Mereka merupakan pemuda di kampung itu yang masih bernasib kurang menguntungkan, banyak pemuda yang bekerja di luar kota bahkan banyak juga yang sudah sukses di sana, katanya. Akhirnya mereka berpisah dan Bakrun kembali melanjutkan untuk pulang.
Seperti biasa, Bakrun membereskan semua peralatan untuk berjualan esok hari. Kemudian ia berganti baju untuk bertemu dengan teman-teman di pos ronda. Selanjutnya, ia berpamitan sama Ibunya untuk keluar.
Di pos ronda itu sudah kumpul beberapa teman sebaya, Warjo, Dakir, Maman, Lukman, Heru dan Soleh. Mereka membawa bekal sendiri-sendiri atau dengan cara apa yang penting ada makanan dan minuman yang halal tentunya.

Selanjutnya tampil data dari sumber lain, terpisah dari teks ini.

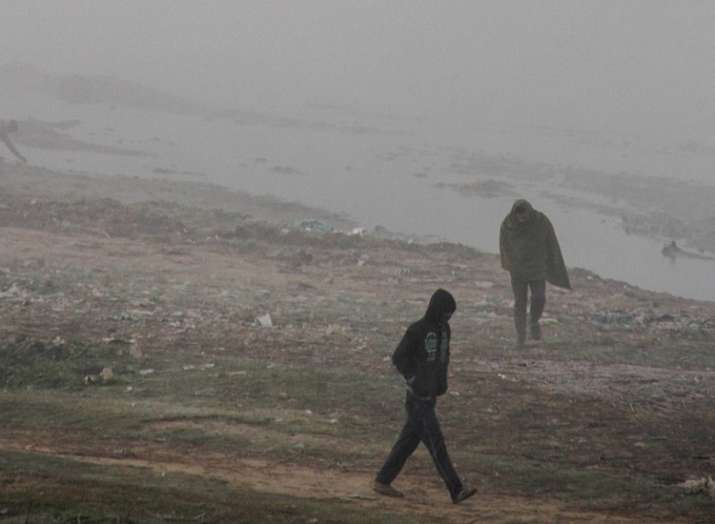 India Tv - People walk across a thick fog on a cold, winter morning, in Jammu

" Wah....kebetulan si Jendral datang nih," kata Maman ketika Bakrun ke situ.
" Iya Run, lama kau tak muncul-muncul, apa ingin kau jadi ikan gabus rupanya," celoteh Heru.
" Biasa aja bro," jawab Bakrun dengan santai sambil menaruh bungkusan makanan dan beberapa kemasan kopi.

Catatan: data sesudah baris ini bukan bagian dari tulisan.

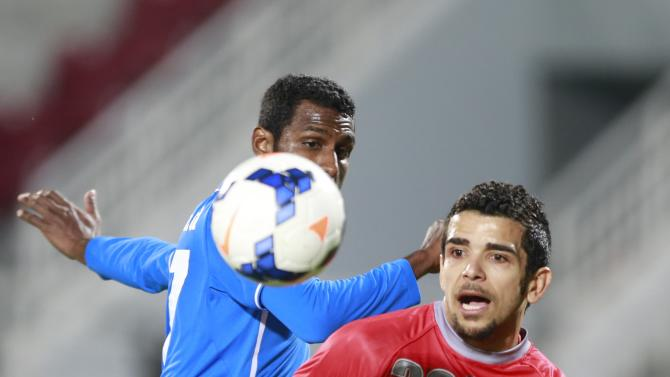 Martin of Qatar's Lekhwiya fights for the ball with Bureshaid of Bahrain's Al-Hidd during their AFC Champions League match in Doha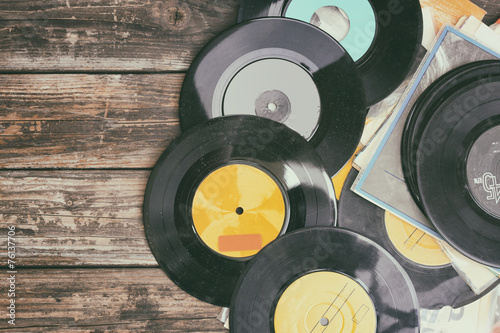 close up image of old records over wooden background , image is - 76137706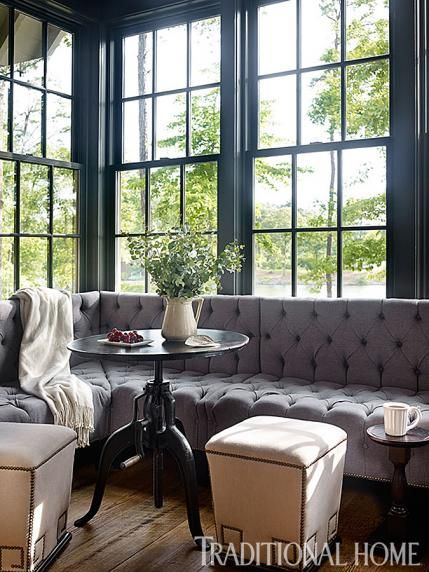 An ac modating low back tufted gray banquette offers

" Gimana nih, apa rencana kita dalam menyambut 17an nanti ?" tanya Bakrun.
" Biasa lah, kita galang dana lalu kita bikin pesta rakyat," jawab Soleh sambil makan gorengan.
Selesai membahas masalah 17an, sebagai acara supaya tidak kantuk, mereka mengadakan tebak-tebakan, yang konyol adalah tebakan dari Warjo.

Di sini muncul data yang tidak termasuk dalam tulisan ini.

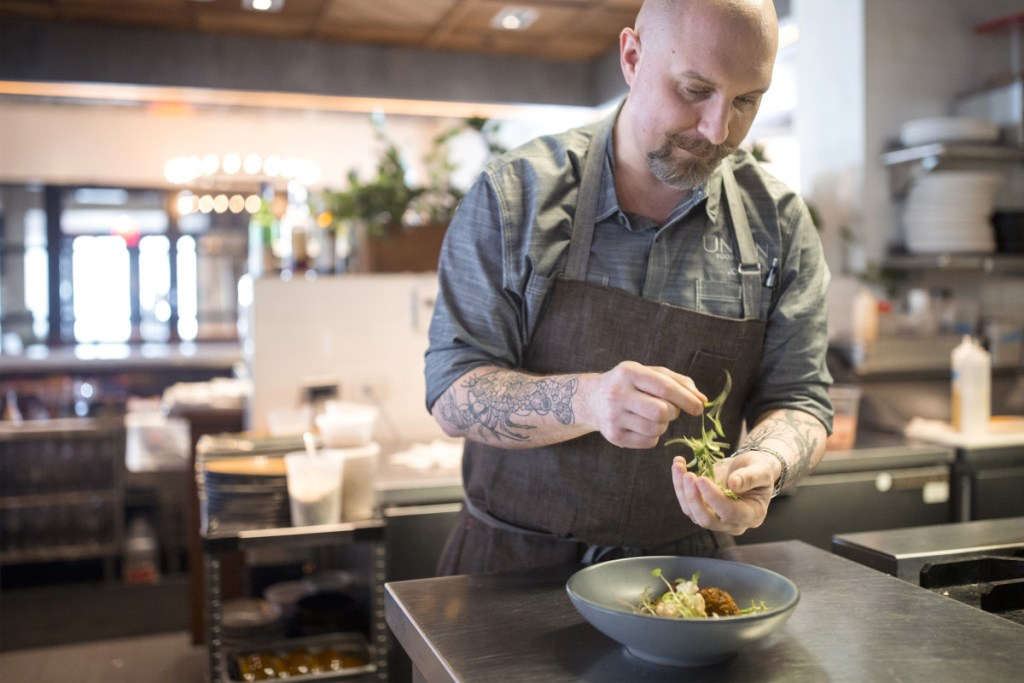 "Chef Josh Berry garnishes toasted chickpea falafel with roast cauliflower at Union. The dish is vegetarian and gluten-free. ""We experimented,"" Berry says of creating dishes while he's tried on various dietary restrictions. ""There were a lot of epic failures, but some things worked out well."""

" Ini simak baik-baik, Bapaknya Dani memiliki 5 orang anak, yaitu Kantal, Kintil, Kuntul , Kentel.....satunya ?" kata Warjo.
" Jorok kamu Jo, dasar gemblung," kata Dakir.
" Iya nih, tebakan konyol luh," hardik Maman.
" Kalau kamu itu Jo, biasa ngintip janda mandi di sungai, makanya pikiran kamu itu nyeleneh, dasar oncom," kata Heru.
Semuanya ketawa sambil mengolok - olok Warjo, sambil membenahi posisi duduknya, ia berdalih.
" Kalian yang oncom, gemblung, sontoloyo, dasar , makanya simak, ini simak lagi," kata Warjo.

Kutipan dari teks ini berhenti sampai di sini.